On the evening of Sunday, June 30, Steven’s journey began when he took to the streets of London doing 12 hour shifts in anticipation to break the news.
Steven explained how the once in a lifetime job, which he was doing for Associated Press, came about after a call out of the blue from a friend.
He said: “He was in South Africa doing Mandela when he said he had a little project for me. I said ‘what terminal do I go to?’ thinking I was going out to South Africa but he wanted to get early positions secured.
“I was the very first one there. It was just me, four tripods and a helper. There were no barriers, no press absolutely nothing just me and I sat there all night long guarding this position.
“It was really weird with tripods and no cameras,” he continued. “It was like going in to battle without a gun but it was worth all the aches, pains, sunburn and everything else.”

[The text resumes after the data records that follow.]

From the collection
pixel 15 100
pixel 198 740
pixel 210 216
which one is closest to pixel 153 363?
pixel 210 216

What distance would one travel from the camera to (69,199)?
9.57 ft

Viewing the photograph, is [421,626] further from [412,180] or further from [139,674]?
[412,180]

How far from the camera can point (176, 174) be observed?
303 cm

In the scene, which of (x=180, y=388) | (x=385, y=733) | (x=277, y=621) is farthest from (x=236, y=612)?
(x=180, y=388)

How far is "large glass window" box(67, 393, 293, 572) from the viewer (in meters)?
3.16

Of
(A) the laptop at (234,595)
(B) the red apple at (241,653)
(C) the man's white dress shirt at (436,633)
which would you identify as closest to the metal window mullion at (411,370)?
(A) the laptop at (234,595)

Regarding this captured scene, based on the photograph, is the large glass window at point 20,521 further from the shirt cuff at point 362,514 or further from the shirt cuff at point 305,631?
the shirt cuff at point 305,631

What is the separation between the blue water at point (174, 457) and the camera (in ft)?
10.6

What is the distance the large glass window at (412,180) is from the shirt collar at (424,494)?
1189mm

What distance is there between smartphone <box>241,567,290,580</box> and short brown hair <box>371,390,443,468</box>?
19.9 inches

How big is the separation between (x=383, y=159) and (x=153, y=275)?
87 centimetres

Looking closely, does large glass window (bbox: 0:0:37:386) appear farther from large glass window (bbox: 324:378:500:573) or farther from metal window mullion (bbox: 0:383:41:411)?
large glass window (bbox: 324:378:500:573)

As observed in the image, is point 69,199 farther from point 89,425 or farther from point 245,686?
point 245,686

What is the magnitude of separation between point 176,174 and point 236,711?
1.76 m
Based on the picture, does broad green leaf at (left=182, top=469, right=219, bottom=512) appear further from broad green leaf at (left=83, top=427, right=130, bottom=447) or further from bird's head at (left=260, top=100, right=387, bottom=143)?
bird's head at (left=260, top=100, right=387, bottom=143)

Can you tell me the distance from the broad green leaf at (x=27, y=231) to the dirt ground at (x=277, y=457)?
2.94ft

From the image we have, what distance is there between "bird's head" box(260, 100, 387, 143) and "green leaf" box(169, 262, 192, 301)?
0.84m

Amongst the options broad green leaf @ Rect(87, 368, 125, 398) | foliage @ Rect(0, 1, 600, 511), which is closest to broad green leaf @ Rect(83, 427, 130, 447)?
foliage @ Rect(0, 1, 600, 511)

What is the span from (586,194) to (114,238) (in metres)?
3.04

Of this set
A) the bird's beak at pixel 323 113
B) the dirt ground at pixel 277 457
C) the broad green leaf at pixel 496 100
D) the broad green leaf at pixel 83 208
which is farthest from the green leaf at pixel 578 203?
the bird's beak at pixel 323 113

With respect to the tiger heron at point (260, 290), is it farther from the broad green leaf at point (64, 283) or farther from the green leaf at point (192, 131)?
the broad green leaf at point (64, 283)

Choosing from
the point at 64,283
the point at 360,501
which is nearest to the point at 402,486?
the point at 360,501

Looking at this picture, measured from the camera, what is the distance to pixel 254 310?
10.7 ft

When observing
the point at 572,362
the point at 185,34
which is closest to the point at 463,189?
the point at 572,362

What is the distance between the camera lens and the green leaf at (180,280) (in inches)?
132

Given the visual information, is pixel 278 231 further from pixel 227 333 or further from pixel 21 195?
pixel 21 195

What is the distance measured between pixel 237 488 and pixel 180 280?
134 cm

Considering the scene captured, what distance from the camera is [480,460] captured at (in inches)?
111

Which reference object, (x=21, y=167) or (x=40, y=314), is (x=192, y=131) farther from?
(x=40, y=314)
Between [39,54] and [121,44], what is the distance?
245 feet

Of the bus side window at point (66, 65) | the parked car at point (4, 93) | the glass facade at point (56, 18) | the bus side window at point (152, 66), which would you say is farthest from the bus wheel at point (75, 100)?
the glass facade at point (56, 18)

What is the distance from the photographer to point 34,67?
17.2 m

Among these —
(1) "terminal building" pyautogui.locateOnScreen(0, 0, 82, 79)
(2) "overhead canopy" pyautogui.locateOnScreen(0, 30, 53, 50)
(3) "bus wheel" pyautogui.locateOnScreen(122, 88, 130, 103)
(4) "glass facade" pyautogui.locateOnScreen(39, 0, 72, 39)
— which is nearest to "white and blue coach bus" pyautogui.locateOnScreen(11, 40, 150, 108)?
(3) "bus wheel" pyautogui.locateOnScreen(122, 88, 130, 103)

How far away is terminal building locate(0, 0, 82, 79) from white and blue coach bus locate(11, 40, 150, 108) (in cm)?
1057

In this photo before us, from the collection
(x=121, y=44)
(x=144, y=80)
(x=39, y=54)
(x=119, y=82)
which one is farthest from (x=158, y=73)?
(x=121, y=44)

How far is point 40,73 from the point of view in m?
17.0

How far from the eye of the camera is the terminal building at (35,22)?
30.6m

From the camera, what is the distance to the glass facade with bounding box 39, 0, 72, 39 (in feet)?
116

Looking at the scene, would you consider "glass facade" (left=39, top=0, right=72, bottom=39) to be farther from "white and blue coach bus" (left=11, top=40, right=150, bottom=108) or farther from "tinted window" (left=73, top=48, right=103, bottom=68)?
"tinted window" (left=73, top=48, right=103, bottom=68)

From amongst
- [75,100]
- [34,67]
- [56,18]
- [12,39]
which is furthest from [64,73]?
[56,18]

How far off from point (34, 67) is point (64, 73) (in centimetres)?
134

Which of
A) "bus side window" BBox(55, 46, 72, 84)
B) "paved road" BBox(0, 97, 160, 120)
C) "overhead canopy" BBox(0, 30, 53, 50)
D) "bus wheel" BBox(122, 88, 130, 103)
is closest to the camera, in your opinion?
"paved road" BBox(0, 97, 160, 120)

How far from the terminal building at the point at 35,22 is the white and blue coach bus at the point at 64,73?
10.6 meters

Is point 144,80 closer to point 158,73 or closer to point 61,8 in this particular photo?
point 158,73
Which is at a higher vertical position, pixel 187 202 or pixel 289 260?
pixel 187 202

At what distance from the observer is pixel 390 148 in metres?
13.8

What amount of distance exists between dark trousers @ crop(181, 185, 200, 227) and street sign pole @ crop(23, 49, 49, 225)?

The night before the birth, Steven described ‘a slight atmosphere change’ at around 10pm, with the royal couple arriving shortly afterwards.
Speaking about how all the press kept themselves amused, he said: “We were winding each other up all the time and I was actually interviewed myself by a lot of television companies.
“I’d like to get copies of them actually because it looks like I’m multi-lingual. It’s been dubbed in Chinese, Japanese, Fench, German, Italian.”
But the eventual arrival was more significant to Steven than he first had thought.
“We had a sweepstake back right at the beginning of July,” he said. “ It was what day, gender and time. You had to get all three not just one. So I bet July 22, at 4pm and a boy - and I won the sweepstake.
“This was like three weeks prior and everyone was saying ‘you can’t bet that far in advance’ but I did because it was my birthday, so he was born on my birthday and that was brilliant. I got it completely right.
“I also said I think it’s going to be called George as well. I could be more famous than Russell Grant!”
Steven has had a very colourful career as a cameraman since he left school at the age of 16.
Starting out at Shepperton Studios, Middlesex, he worked his way up before working on major feature films as a camera assistant and doing lighting then joined ITN in 1983 for ten years - but he puts covering the royal birth up there with the best.
“As a hard news cameraman I was going around the world covering various wars here, there and everywhere then started freelance.
“But this was big news. It’s the third in line to the throne and the first major royal born this century and I got the main shot and the best position - what more could you want?”
Steven now hopes to focus on his new business, Southwater Coach Tours, with joint owner Terry Flint but will continue on freelancing as a cameraman.